A plausible implication across WPMixer and WeatherMixer is that MLP-style mixing remains attractive in weather contexts when computational scaling, long sequence length, and regular matrix-multiplication structure are primary constraints.

7. Multimodal reasoning, limitations, and broader interpretation

WeatherMixer can also denote systems that mix heterogeneous evidence sources for meteorological reasoning rather than direct field prediction. WeatherQA defines a benchmark for severe-weather reasoning with 8,511 SPC Mesoscale Discussion samples from 2014–2020, each containing 20 images—18 ingredients-based mesoanalysis parameters, one regional surface chart, and one composite radar reflectivity mosaic—plus expert text (Ma et al., 2024). The benchmark poses two tasks: multiple-choice QA for “Areas affected” and multi-class classification of “Concerning” watch potential (Ma et al., 2024).

The paper evaluates GPT-4 Turbo, GPT-4o, Gemini 1.5 Flash, Gemini 1.5 Pro, Claude 3 Opus, and a fine-tuned Llama-based VLM. On “Areas Affected,” the best result is 39.33% accuracy by GPT-4o in 3-shot-CoT; on “Concerning,” the fine-tuned Llama3 8B achieves 45.00% accuracy / 0.42 weighted F1, while GPT-4o reaches 28.83% / 0.31 in 3-shot mode (Ma et al., 2024). Expert meteorologists rate generated MCD-style outputs from GPT-4o and the fine-tuned VLM at 2.288 and 2.213 out of 9 on average, both classified as poor (Ma et al., 2024). The source concludes that current VLMs remain far from expert-level ingredient-based reasoning and that richer training and data integration are necessary.

This multimodal reasoning setting exposes a broader limitation shared by many WeatherMixer designs: weather structure is heterogeneous not only in scale but also in modality, semantics, and uncertainty. Some systems handle this with explicit expert routing; others with learned task queries; others by probabilistic latent mixtures. Yet several recurring limitations are identified across the papers on arXiv. Synthetic data remain prevalent in mixed-weather perception and co-presence estimation (Wen et al., 2024). Domain gaps between synthetic and real adverse weather remain open (Bi et al., 2024). Extreme events, rare regimes, and explicit physics constraints are often underexplored in MoE and MLP-mixer forecasters (Gan et al., 2024). Static single-time snapshots, rather than sequences, still dominate multimodal reasoning benchmarks such as WeatherQA (Ma et al., 2024).

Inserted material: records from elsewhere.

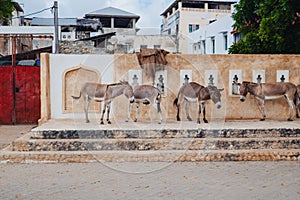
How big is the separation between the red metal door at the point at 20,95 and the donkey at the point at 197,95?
4.88m

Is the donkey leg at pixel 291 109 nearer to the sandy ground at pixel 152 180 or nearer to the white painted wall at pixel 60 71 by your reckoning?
the sandy ground at pixel 152 180

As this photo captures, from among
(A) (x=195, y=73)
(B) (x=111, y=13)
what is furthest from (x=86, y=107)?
(B) (x=111, y=13)

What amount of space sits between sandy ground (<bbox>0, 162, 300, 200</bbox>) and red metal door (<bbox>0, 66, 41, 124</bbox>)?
579 cm

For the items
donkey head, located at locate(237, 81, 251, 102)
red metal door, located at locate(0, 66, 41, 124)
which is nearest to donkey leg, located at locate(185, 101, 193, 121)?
donkey head, located at locate(237, 81, 251, 102)

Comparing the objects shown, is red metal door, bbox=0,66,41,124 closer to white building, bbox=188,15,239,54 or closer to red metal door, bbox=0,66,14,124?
red metal door, bbox=0,66,14,124

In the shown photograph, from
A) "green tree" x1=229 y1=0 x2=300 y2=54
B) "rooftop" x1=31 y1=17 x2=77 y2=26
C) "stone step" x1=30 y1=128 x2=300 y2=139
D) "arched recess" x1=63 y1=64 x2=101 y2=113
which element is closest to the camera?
"stone step" x1=30 y1=128 x2=300 y2=139

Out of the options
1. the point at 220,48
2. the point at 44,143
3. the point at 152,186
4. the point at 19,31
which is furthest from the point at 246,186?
the point at 220,48

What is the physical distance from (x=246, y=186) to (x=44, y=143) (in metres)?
4.17

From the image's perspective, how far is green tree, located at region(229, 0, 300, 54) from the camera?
41.1 feet

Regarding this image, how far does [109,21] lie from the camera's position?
3859 cm

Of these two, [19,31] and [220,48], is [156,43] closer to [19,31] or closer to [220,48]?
[19,31]

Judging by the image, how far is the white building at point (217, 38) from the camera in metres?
25.2

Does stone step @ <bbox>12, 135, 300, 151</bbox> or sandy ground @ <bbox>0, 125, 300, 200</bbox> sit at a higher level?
stone step @ <bbox>12, 135, 300, 151</bbox>

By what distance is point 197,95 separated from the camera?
33.7 ft
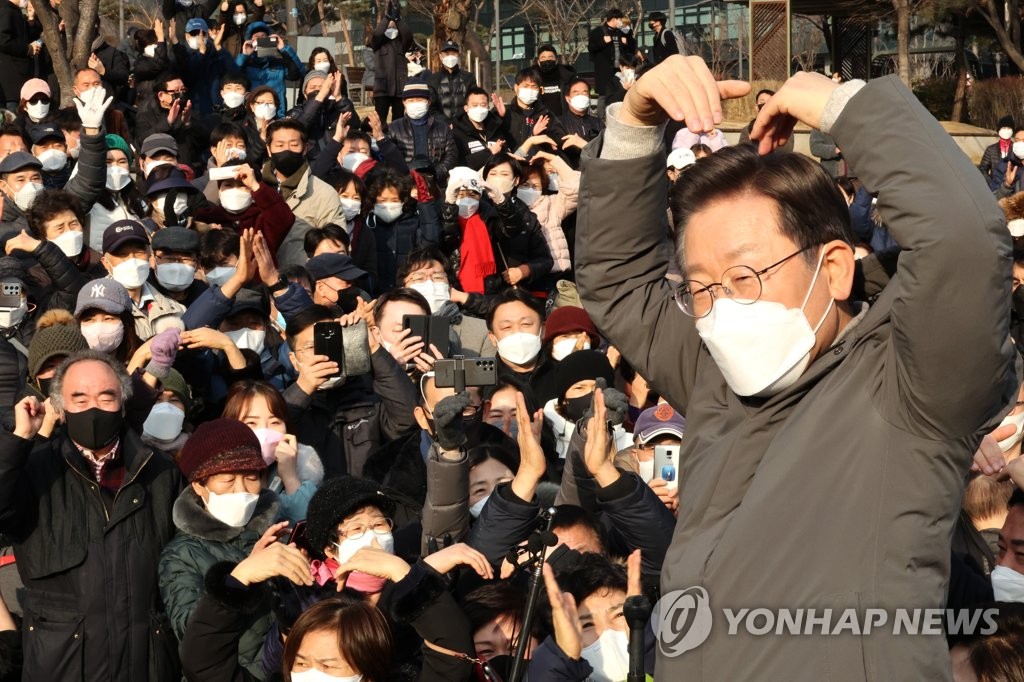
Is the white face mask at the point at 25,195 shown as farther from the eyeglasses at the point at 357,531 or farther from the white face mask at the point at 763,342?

Taken together, the literature suggests that WeatherMixer is best viewed as a unifying research motif for models that decompose weather-related problems into specialized branches and then recombine them with learned structure. In some settings, the decomposition is physical, as with low- and high-frequency weather noise in LiDAR or image degradations. In others, it is statistical, as with mixture distributions or ensemble postprocessing. In still others, it is algorithmic, as with expert routing across atmospheric regimes or forecast systems. The common thesis is that weather problems are rarely monolithic, and systems that expose and exploit this internal heterogeneity can outperform single-stream baselines (Jobst, 2024).